Abstract
M.Sc. (Nanoscience)
Ochratoxin A and Aflatoxin B1 are important food contaminates as they are known to be
mutagenic, genotoxic, nephrotoxic, hepatotoxic, immunosuppressive and teratogenic to
both animals and humans. These mycotoxins are associated with the contamination of
food stuff such as grapes, maize, red pepper, meat, milk, beans and processed
products from contaminated raw material. Current physical, biological and chemical
methods employed to improve the safety of food often compromise the nutritional value
and result in huge losses. The alternative to these treatments are addition of
supplements with protective properties to reduce the toxicity of mycotoxins or prevent
their formation. The work presented in this dissertation reports an attempt to develop
such materials to prevent damage caused by ochratoxin A and aflatoxin B1. This was
done through the synthesis; characterisation and cytotoxicity study of chitosan
nanoparticles with methanolic plant extracts (L. leonurus, M. longifolia and A.
montanus). Inhibition of cellular damage due to mycotoxins for possible application in
prevention of cellular damage by mycotoxins also presented.
Chitosan nanoparticles were synthesised using an ionic gelation method with sodium
triphosphate as the cross linker. The methanolic medicinal plants extracts were
incorporated into the chitosan solution before synthesising nanoparticles, and
nanoparticle synthesis initiated by the addition of sodium triphosphate solution. The
synthesised products were characterised using zetasizer, transmission electron
microscopy, x-ray diffraction and Fourier-transform infrared spectroscopy. The extracts’

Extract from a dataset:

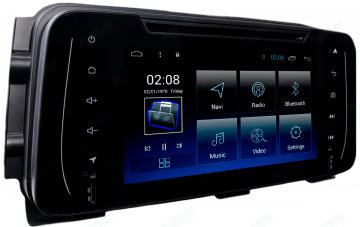 MULT AIKON 8.8 DSP ANDROID 8.1 NISSAN KICKS 17 /19 7 DVD ASF-37031C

antioxidant ability was evaluated before incorporation into chitosan using 2, 2-diphenyl-
1-picrylhydrazy (DPPH) radical scavenging assay. This assay was performed using UVvis
spectroscopy. The cytotoxicity of the synthesised nanoparticles was assessed using
a Vero cell line and by evaluating the cell viability with an MTS assay. The nanoparticles were successfully synthesised and showed the presence of different
functional groups as expected. Plain chitosan nanoparticles were roughly spherical
shaped and had smooth surfaces, nanoparticles containing extracts similarly were
spherical in shape as well but had rougher surfaces when visualised under TEM. All
nanoparticles had positive zeta potentials between 26 – 28 mV. The average particle
sizes ranged between 31 – 65 nm as measured using TEM and average particle sizes
obtained using zetasiser was 78 – 190 nm. The cytotoxicity studies of plain
nanoparticles and nanoparticles with extract showed that the synthesised nanomaterials
were not toxic even at concentration of 500 μg/ml and less than 20% of the Vero cells
were affected under these conditions.